• **EXERCISE BRIEF**
The expected response is a copy of every line in the entries below that includes the word "site".
DATA RECORDS Block Start
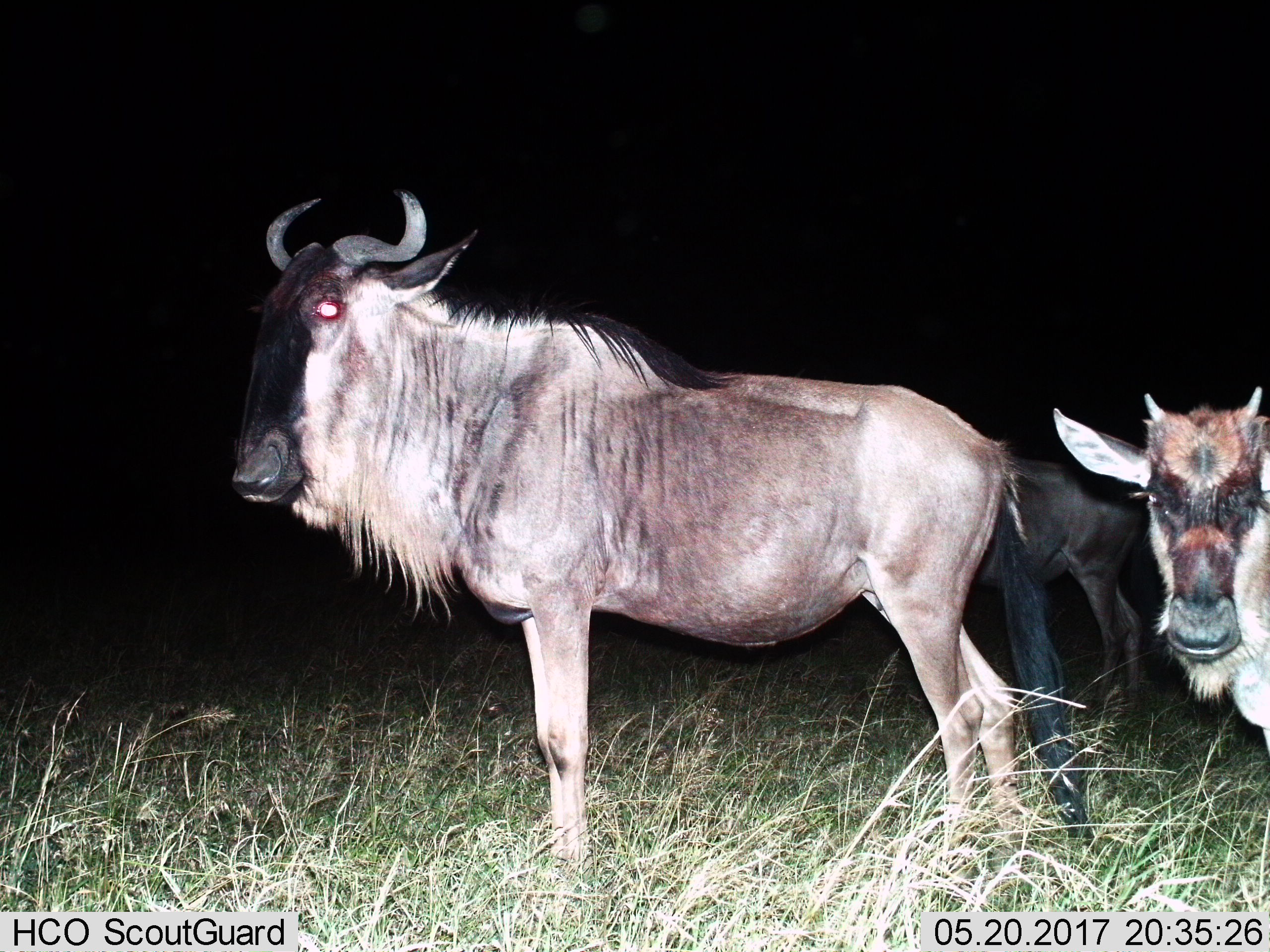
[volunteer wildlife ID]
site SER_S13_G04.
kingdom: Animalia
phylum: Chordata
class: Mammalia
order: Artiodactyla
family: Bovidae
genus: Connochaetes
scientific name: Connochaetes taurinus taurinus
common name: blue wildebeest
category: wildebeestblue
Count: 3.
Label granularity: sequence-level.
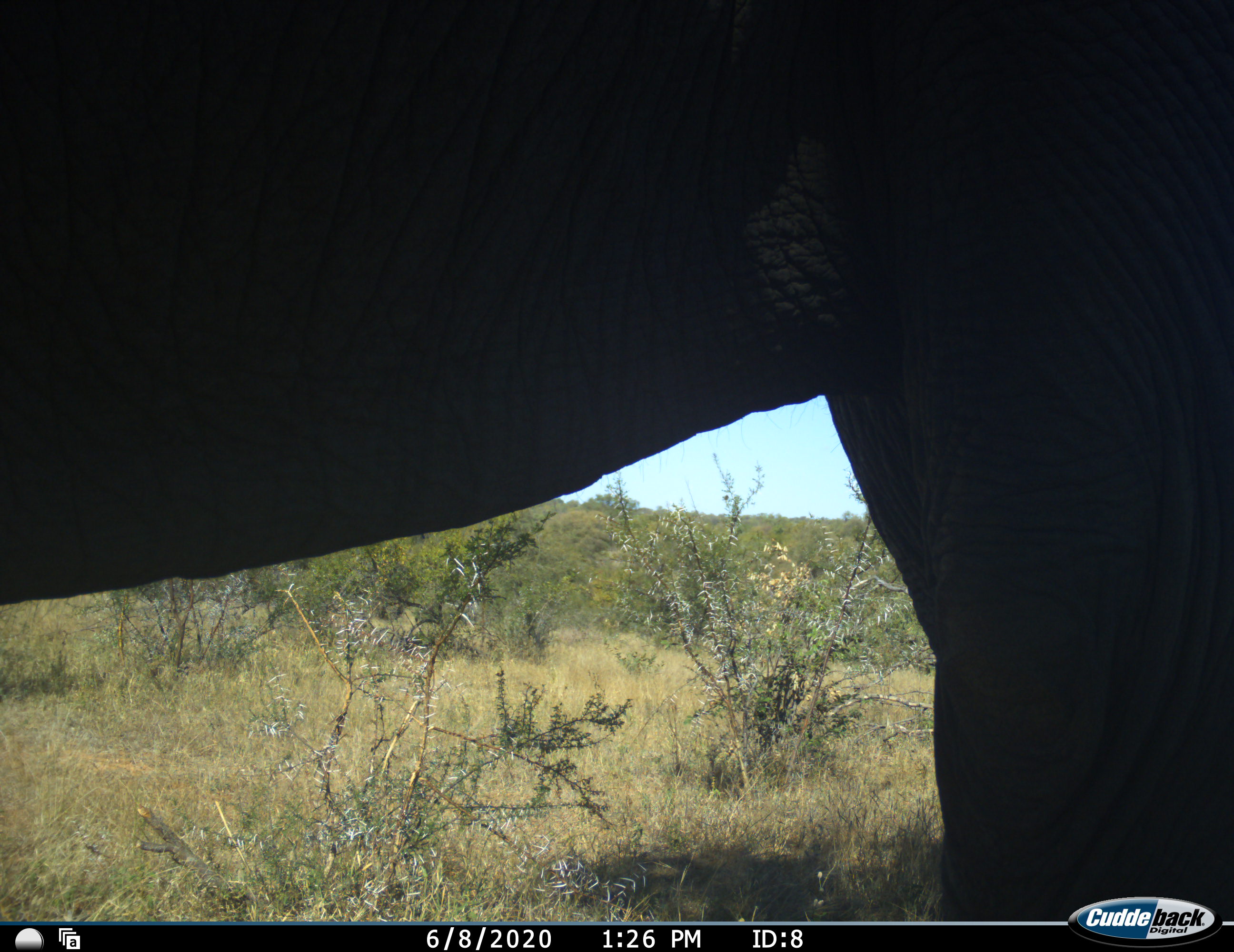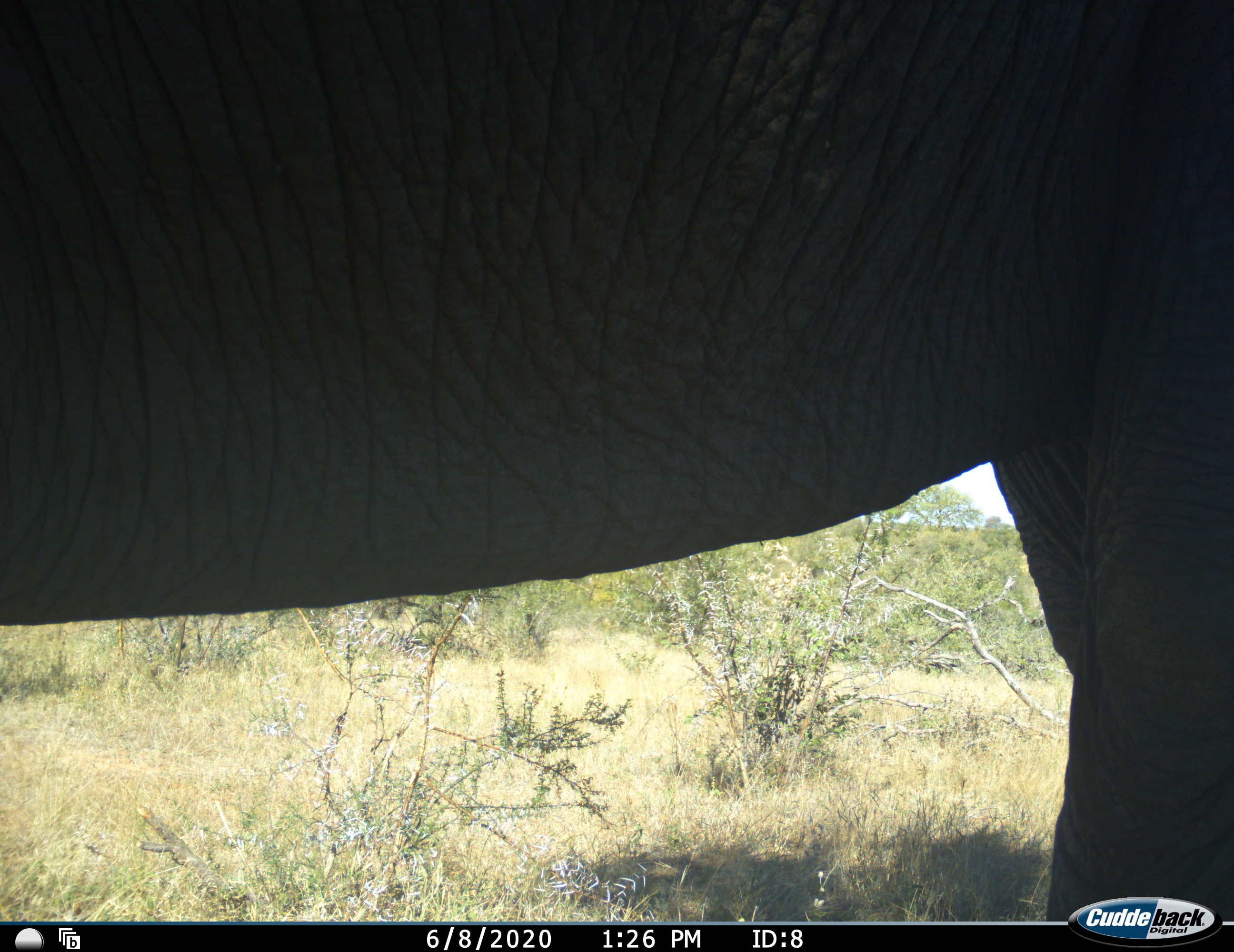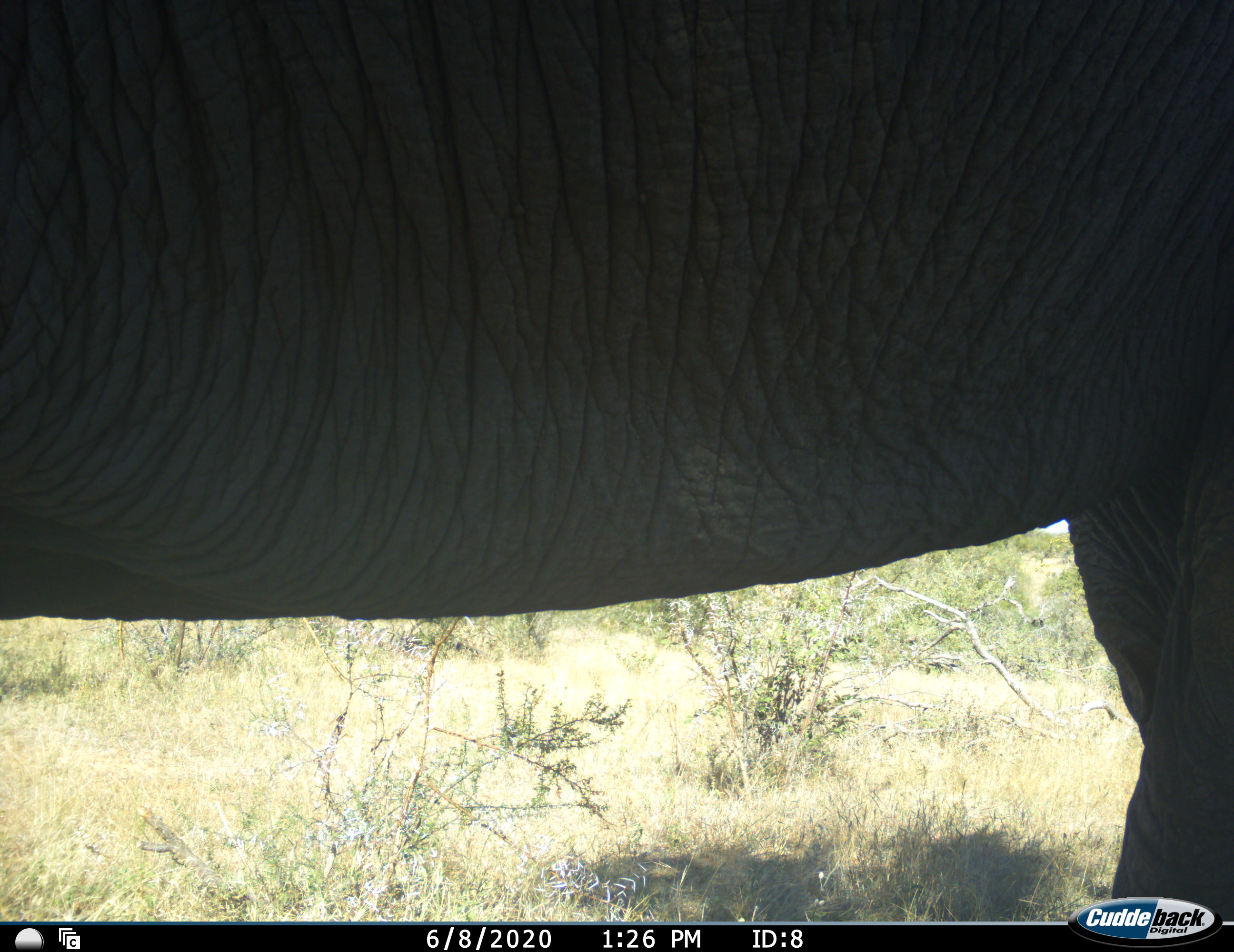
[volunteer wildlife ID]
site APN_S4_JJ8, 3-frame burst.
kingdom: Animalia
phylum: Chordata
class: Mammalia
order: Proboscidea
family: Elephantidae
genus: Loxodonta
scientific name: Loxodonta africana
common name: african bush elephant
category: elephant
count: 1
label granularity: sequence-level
DATA RECORDS Block End
DATA RECORDS Block Start
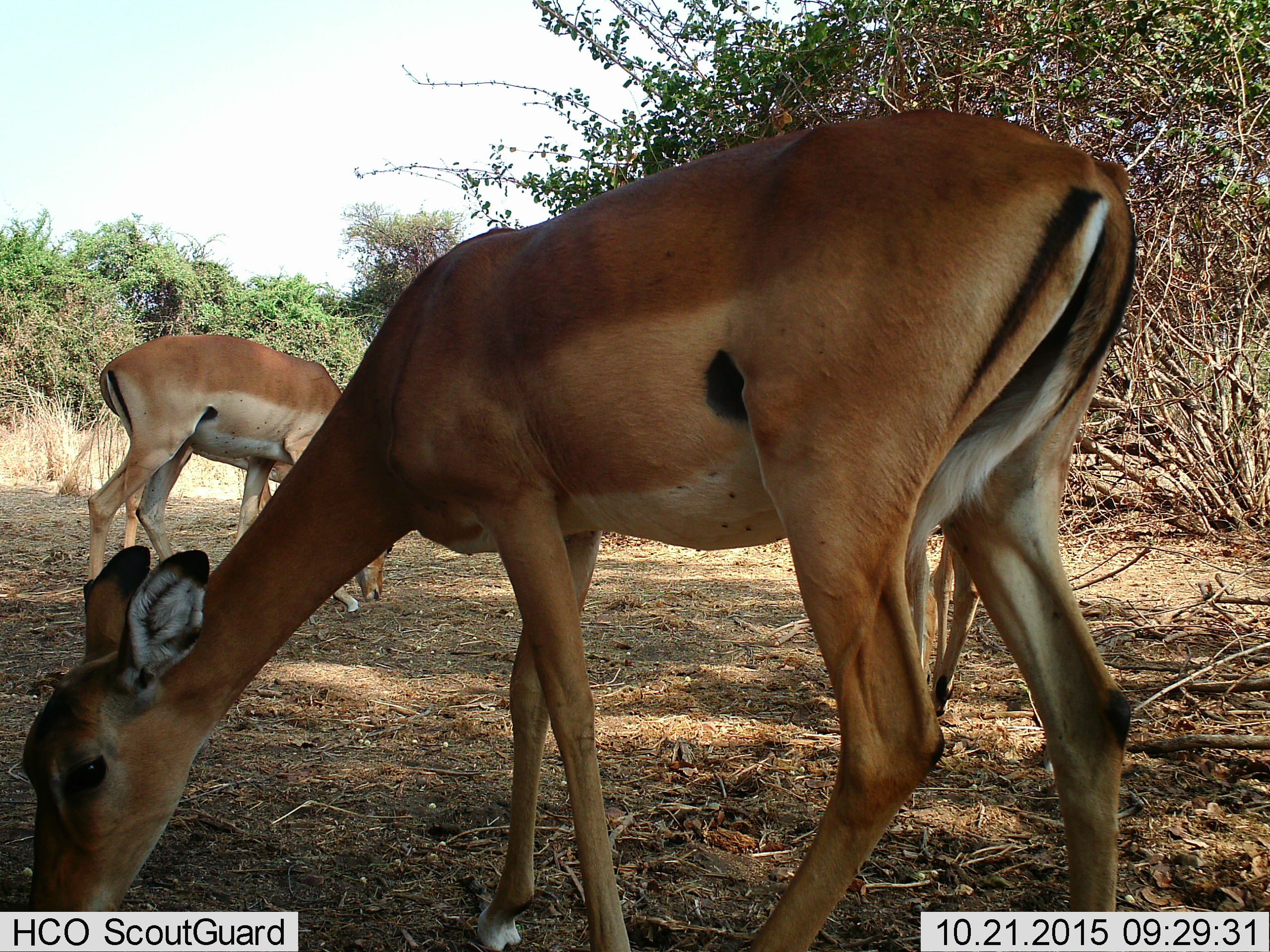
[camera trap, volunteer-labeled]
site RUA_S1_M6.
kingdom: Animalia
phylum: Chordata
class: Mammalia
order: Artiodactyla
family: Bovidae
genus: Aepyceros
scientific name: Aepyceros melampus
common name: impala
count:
DATA RECORDS Block End
• **RESPONSE TO THIS TASK**
site SER_S13_G04.
site APN_S4_JJ8, 3-frame burst.
site RUA_S1_M6.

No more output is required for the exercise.